Document excerpt:
_ _ _ _ _
The most significant finding was a molecular explanation for the observed clinical resistance of E. bieneusi to benzimidazoles. The E. bieneusi β-tubulin has only five of the six amino acids that have been reported to be associated with benzimidazole activity (His6, Phe167, Glu198, Phe200 or Arg241; numbering based on the S. cerevisiae sequence, Fig. 1) (Jung, Wilder, and Oakley 1992; Ohrbach, Porro, and Yanofsky 1986; Thomas, Neff, and Botstein 1985). The one residue difference occurred at position 198 in which glutamine was substituted for glutamic acid.

Organisms resistant to benzimidazole lack one or both of Glu198 or Phe200. Both E. bieneusi and Entamoeba histolytica have changes at Glu198, and both are relatively resistant to albendazole. Cryptosporidium parvum and Acanthamoeba polyphaga have changes at both Glu198 and Phe200, and both are resistant to benzimidazole. The helminths, fungi, and humans have changes at Phe200, which confer resistance to benzimidazole (Katiyar et al. 1994; Kwa, Veenstra, and Roos 1994). With respect to Ala165, the β-tubulins of the Encephalitozoonidae have five of the six residues, but with Ala165 changed to a Cys165. Yet, they are highly sensitive to albendazole (Cruz, Bartlett, and Edlind 1994; Katiyar et al. 1994). This residue is also a cysteine in Giardia lamblia (Kirk-Mason, Turner, and Chakrabory 1988) and Cryptococcus neoformans (Li et al. 1996), which are also sensitive to albendazole. Contrary to this, Ala165 is replaced by a glycine in thiabendazole-resistant strains of Aspergillus nidulans. Of these six amino acids, His6 and Arg241, are not highly predictive of benzimidazole sensitivity because these two residues are conserved in both benzimidazole-resistant and benzimidazole-sensitive organisms. Phe167 is also not highly predictive of benzimidazole sensitivity because the Trichomonas vaginalis β-tubulins have tyrosine instead of phenylalanine at this position (Katiyar and Edlind 1997), yet the organism is sensitive to the benzimidazoles. Overall, the data for these six amino acids show that substitutions of either Glu198 or Phe200 are highly associated with benzimidazole sensitivity, and changes of one or both of these amino acids results in resistance to benzimidazole. The E. bieneusi β-tubulin data are consistent with these observations.
_ _ _ _ _
Material supplied:
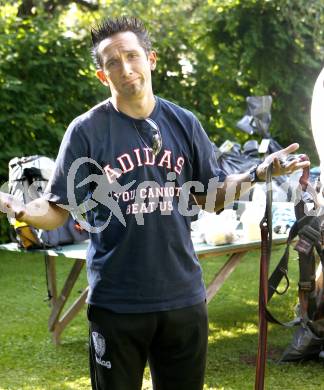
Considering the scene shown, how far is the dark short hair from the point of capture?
2.48 meters

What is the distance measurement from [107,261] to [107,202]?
189mm

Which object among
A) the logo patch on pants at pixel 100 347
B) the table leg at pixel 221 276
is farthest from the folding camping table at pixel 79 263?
the logo patch on pants at pixel 100 347

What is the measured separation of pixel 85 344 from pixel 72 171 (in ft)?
10.3

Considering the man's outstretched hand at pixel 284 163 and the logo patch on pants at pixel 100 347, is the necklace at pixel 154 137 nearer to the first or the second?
the man's outstretched hand at pixel 284 163

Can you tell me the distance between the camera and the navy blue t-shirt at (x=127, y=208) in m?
2.37

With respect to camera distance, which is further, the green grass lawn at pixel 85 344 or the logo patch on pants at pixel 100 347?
the green grass lawn at pixel 85 344

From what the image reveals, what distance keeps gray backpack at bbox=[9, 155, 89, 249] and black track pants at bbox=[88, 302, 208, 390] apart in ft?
8.18

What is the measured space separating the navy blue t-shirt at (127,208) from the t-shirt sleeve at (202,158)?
12 centimetres

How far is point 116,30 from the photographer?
2.48 m

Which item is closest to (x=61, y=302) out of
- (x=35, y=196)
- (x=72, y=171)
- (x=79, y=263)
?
(x=79, y=263)

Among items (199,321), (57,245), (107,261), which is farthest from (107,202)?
(57,245)

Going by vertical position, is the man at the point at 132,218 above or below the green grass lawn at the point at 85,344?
above

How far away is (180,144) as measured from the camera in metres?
2.49

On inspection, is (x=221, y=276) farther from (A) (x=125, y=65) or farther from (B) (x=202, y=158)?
(A) (x=125, y=65)
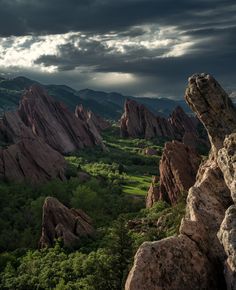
_ _ _ _ _
What this exercise asks:
1. In the passage on benzimidazole resistance, rewrite the portion that begins at the words "The most significant" and stops after "for glutamic acid.", replacing "significant" with "important".
2. Extend the passage on benzimidazole resistance beyond its final sentence.

Answers to this exercise:
1.
The most important finding was a molecular explanation for the observed clinical resistance of E. bieneusi to benzimidazoles. The E. bieneusi β-tubulin has only five of the six amino acids that have been reported to be associated with benzimidazole activity (His6, Phe167, Glu198, Phe200 or Arg241; numbering based on the S. cerevisiae sequence, Fig. 1) (Jung, Wilder, and Oakley 1992; Ohrbach, Porro, and Yanofsky 1986; Thomas, Neff, and Botstein 1985). The one residue difference occurred at position 198 in which glutamine was substituted for glutamic acid.

2.
The microsporidia have been placed within the fungal clade based on phylogenetic analyses of the α- and β-tubulin genes (Edlind et al. 1996; Keeling and Doolittle 1996), sequencing of the E. cuniculi genome (Katinka et al. 2001; Vivares et al. 2002), the existence of relic mitochondrial genes in the nuclear genome, and the presence of mitosomes and Golgi-like membranes. In addition, morphological and life cycle data are consistent with their placement within the fungal clade (reviewed in Germot, Philippe, and Le Guyander 1997; Keeling and Doolittle 1996). We attempted to align the E. bieneusi β-tubulin to 67 other β-tubulin sequences representative of the major eukaryotic groups, and then use maximum likelihood methods (TREE-PUZZLE 5.2 and PHYML; Guindon and Gascuel 2003; Schmidt et al. 2002) to determine the phylogenetic position of E. bieneusi. Unfortunately, the E. bieneusi β-tubulin sequence was found to be highly divergent and its position within the tree was not well resolved (data not shown).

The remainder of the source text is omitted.